--- Supplied material ---

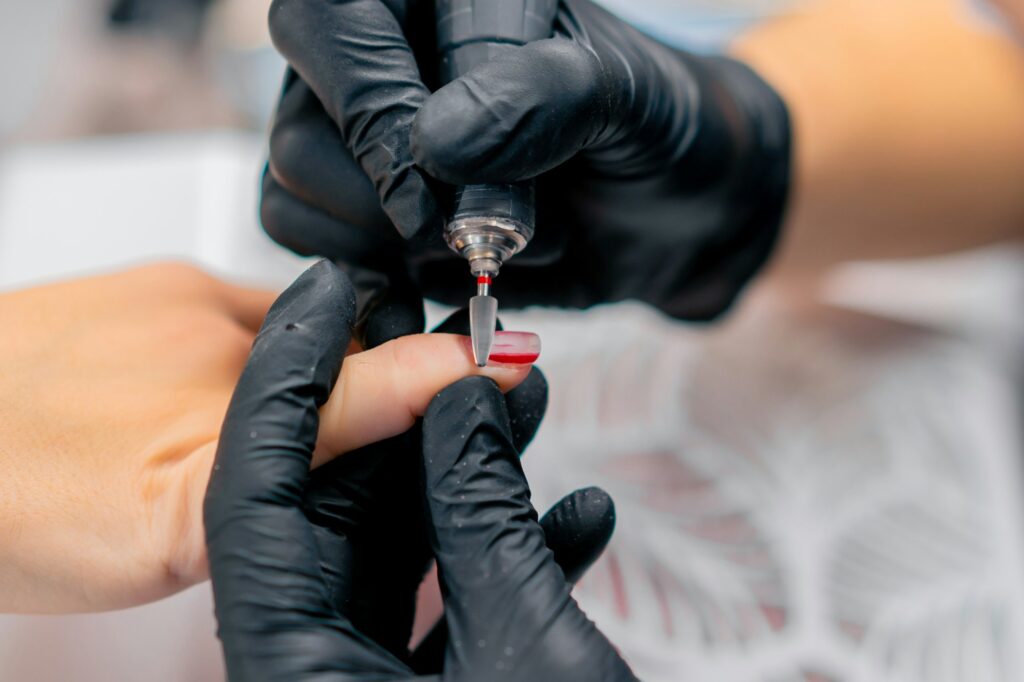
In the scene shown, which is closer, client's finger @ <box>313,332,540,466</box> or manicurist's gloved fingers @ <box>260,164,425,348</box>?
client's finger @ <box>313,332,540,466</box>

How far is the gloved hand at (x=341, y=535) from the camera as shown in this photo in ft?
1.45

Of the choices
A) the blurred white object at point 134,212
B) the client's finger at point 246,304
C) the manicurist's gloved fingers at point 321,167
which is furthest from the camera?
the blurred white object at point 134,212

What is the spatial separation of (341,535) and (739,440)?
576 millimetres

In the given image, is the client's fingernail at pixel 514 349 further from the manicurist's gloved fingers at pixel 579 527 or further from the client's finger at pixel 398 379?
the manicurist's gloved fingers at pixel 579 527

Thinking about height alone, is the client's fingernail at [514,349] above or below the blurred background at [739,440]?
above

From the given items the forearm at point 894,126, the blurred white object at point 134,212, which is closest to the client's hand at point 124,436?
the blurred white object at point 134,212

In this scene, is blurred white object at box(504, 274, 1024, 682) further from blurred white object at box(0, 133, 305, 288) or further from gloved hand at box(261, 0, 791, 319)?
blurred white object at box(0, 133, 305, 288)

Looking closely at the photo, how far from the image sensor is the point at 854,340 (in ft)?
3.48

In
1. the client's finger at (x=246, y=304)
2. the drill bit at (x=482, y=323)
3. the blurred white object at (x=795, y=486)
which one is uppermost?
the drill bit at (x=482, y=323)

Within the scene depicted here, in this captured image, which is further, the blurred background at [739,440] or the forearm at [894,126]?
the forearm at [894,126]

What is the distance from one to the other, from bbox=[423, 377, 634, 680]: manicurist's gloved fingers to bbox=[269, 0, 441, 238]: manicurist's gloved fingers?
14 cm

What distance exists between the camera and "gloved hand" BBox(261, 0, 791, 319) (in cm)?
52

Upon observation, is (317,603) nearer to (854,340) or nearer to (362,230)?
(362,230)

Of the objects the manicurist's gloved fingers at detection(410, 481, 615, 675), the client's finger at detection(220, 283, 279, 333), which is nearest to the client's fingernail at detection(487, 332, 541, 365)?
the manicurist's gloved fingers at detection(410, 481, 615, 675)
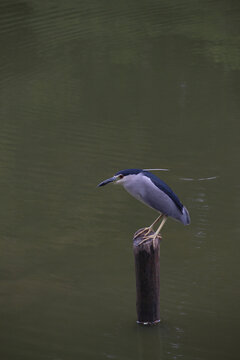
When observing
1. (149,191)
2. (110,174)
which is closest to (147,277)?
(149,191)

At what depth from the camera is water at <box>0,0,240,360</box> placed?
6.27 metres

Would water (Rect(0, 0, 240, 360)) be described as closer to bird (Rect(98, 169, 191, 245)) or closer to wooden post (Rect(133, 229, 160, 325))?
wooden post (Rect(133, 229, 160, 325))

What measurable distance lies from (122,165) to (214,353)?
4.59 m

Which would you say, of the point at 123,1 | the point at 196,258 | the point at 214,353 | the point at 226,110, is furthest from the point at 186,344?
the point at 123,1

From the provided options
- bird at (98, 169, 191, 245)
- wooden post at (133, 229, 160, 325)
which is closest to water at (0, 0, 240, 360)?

---

• To be done: Copy everything in the data from the line containing "Looking closely at" down to the very end, including both ends, word for word. Leave the pictures out of your copy.

• Answer to the problem:
Looking closely at the photo, how far from the image sensor is the point at 854,340 (in ft)?
3.48

In
1. the client's finger at (x=246, y=304)
2. the drill bit at (x=482, y=323)
3. the blurred white object at (x=795, y=486)
which one is uppermost?
the drill bit at (x=482, y=323)

Within the scene depicted here, in this captured image, which is further, the blurred background at [739,440] or the forearm at [894,126]?
the forearm at [894,126]

What is the distance from one to the other, from bbox=[423, 377, 634, 680]: manicurist's gloved fingers to bbox=[269, 0, 441, 238]: manicurist's gloved fingers?
14 cm

What distance exists between the camera and "gloved hand" BBox(261, 0, 791, 319) (in cm)?
52

Upon observation, is (317,603) nearer to (854,340) or nearer to (362,230)?
(362,230)

Of the objects the manicurist's gloved fingers at detection(410, 481, 615, 675), the client's finger at detection(220, 283, 279, 333), which is nearest to the client's fingernail at detection(487, 332, 541, 365)?
the manicurist's gloved fingers at detection(410, 481, 615, 675)
When observing
1. (149,191)
2. (110,174)
which is closest to (147,277)?
(149,191)

At what depth from the camera is water at <box>0,0,240,360</box> placed?
6.27 metres

Would water (Rect(0, 0, 240, 360)) be described as closer to bird (Rect(98, 169, 191, 245)) or closer to wooden post (Rect(133, 229, 160, 325))?
wooden post (Rect(133, 229, 160, 325))

What measurable distance lies from (122,165) to (214,353)?
4.59 m

Which would you say, of the point at 123,1 | the point at 196,258 | the point at 214,353 | the point at 226,110, is furthest from the point at 186,344?
the point at 123,1

From the provided options
- bird at (98, 169, 191, 245)
- wooden post at (133, 229, 160, 325)
which is closest to water at (0, 0, 240, 360)?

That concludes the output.